她眼中突然滴下了两滴泪,很清澈,晶莹剔透,滴在了胸上衣衫面料上,洇开了下去,语气神貌颇有些沮丧,又好似自言自语问自己的道:“二郎,嫂嫂是不是……很没用?”
“不是没用,而是嫂嫂……你太漂亮了!”计远安扭过头长吐了一口气,好似将心里所有压着的石头都一口气吐了出来,随即便是畅意一笑,端起酒碗,冷不防大喊一声道:“嫂嫂,来,喝酒啦!”
“二郎!”甄金莲被这震得厅堂都好似为之一抖的突然一大声吓了一颤,抬起头来,红唇边立时又气又恼的绽出了笑,一瞬间便破涕为笑了,用手指背抹了两下眼梢,顺手便朝计远安隔空挥打了一下,并用那好听的嗓音道:“你干嘛呢,突然喊这么大声!”
“这不见你走神了吗,给嫂嫂你打打气!”计远安笑着,依旧端着小酒碗:“来,嫂嫂,打起精神来,先喝一口再说!”
“嗯。

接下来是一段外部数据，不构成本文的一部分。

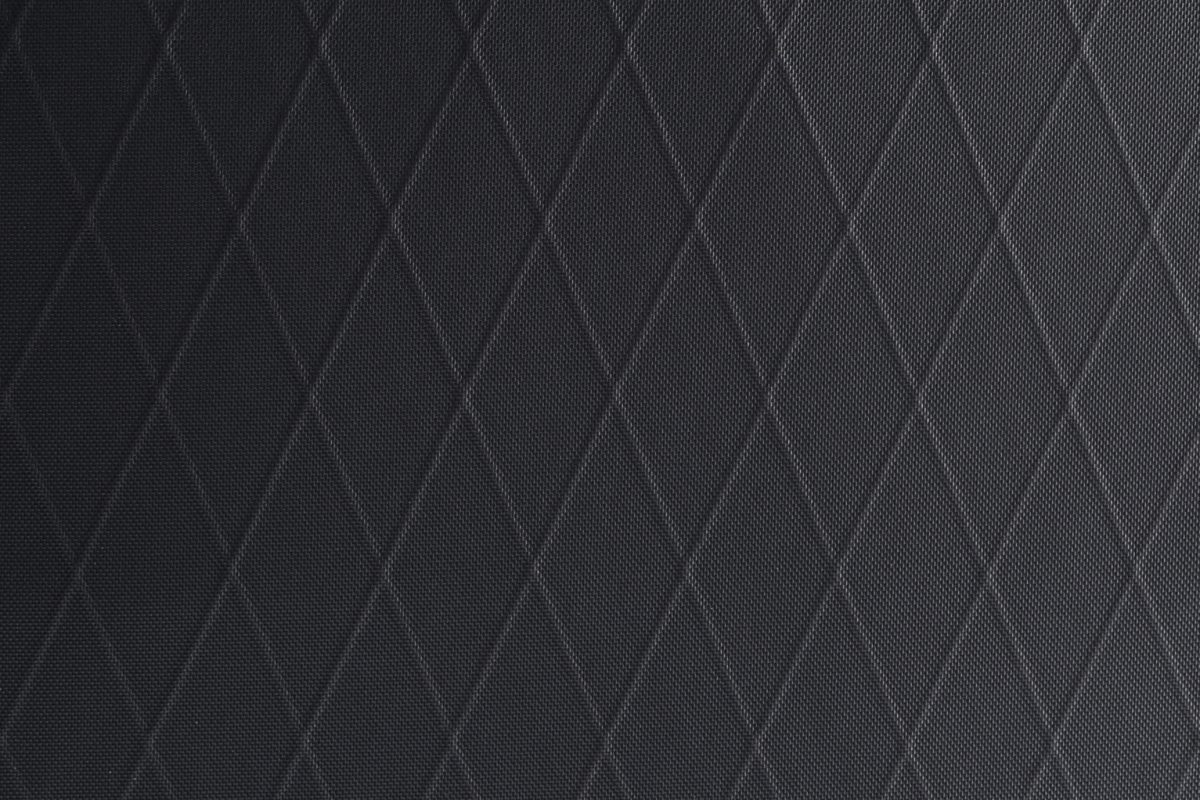 ヨットの帆の素材開発から生まれた高機能ファブリック「X-PAC」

”
甄金莲抿唇应声,端起小酒碗便抿了一小口,搁下碗,抹着唇,便问道:“二郎,嫂嫂难得下定决心做蒸饼,如今又卖不成了,那嫂嫂今后怎么办呢?难道又变回跟以前一样吗?”
“跟以前一样有什么不好吗?这些年不都是这么过来的?”
计远安看着甄金莲,又神色认真的道:“嫂嫂,平心而论,说句实话,你真不是自己做营生、自己赚银子的人!你生来便是应该被人伺候,享受荣华富贵的人!你跟操劳自主……没有缘分!再者,不就是银子吗,我有!嫂嫂,跟以前一样,安安心心的,我养你!”
说完,计远安从怀里摸出了一沓原本就准备拿回家给嫂嫂花用的银票,数额足足一千两,展开来,按在了桌子上,向着嫂嫂那边推了过去。
“二郎你……”
甄金莲看着这些银票,拿起来一张一张数了数,很是吃惊,吃惊不是因为这些银票数额之多,她甚至宁愿不要这些银票,只希望计远安能够好好的,她明显是被一下这么多银子惊了,想歪了,是又惊又怕又担心,连连问道:“二郎你怎么会有这么多银子?你不会……做了什么傻事吧?”
“嫂嫂……”
计远安笑了下,对嫂嫂的反应一点不意外,甚至猜到了会是这样。
毕竟自己以往通常是十几二十两,或二三十两的往家里带,甚至可说自己这三年往家里带的银子,总共加起来都不到一千两,现在一下子便拿了出来,再加自己田子帮的帮派子弟身份又很敏感,嫂嫂会担心银票来路,会想歪,很正常。
“这些银票……每一张……都是正经来路!”
计远安清清楚楚、明明白白的一句一句解释道:“嫂嫂可以尽管放心,尽管花,绝对……不会有任何问题!最后,嫂嫂,我如今是田子帮的二当家!这些银票……便是新当家上位的封红!”
“这便好,二郎,这便好……”
甄金莲轻轻捂着自己胸口,即便计远安已经解释得清清楚楚,她心间与神情上的惊怕担心之色,犹自没有全部消退,这嫂嫂是真的被惊得不轻,也是真的因为自己的想歪而怕!
缓了好一会儿,她才完全缓过来,目光却只看着计远安而不说话,静坐而貌美,无法形容,大概心里还在消化、还在接收这些话,渐渐的,渐渐的,红唇边抹出了笑,欣慰的,释然的笑。
“二郎,你好有出息!”她看着计远安:“嫂嫂没有嫁错人,也没有进错家,嫂嫂这辈子……永永远远……都不会离开这个家!”
还有些话,她没说,但这些年却一直在用行为表现出来,她之前的反应也正是因为这些话。
她把这些话藏在心里,其实很多时候、无数次想说,但心念起后,话到嘴边,最后总变成了遮遮掩掩的耐人寻味的一些隐晦的话语,始终无法直接直白的说出口,这是心里的障碍,来自于目前……叔嫂关系上的障碍,她……还没有这个勇气打破这个障碍!
“嫂嫂!”
计远安带着笑,突然又大喊了一声,将氛围和话题统统一转,问道:“又可以买新的衣裙首饰、耳坠手镯、胭脂水粉什么的了,开心不开心?”
“嗯!”甄金莲收了心神,收去了心间所有的遐想,红唇含笑,重重一点头:“开心,嫂嫂很开心,谢谢二郎!”
“开心便喝一口。”计远安端起酒碗:“来,嫂嫂,我敬你!”
“嗯。”
甄金莲端起小酒碗,两人正要喝时,忽听厅堂外边的前院门外,传来一阵“砰砰砰”的拍门声!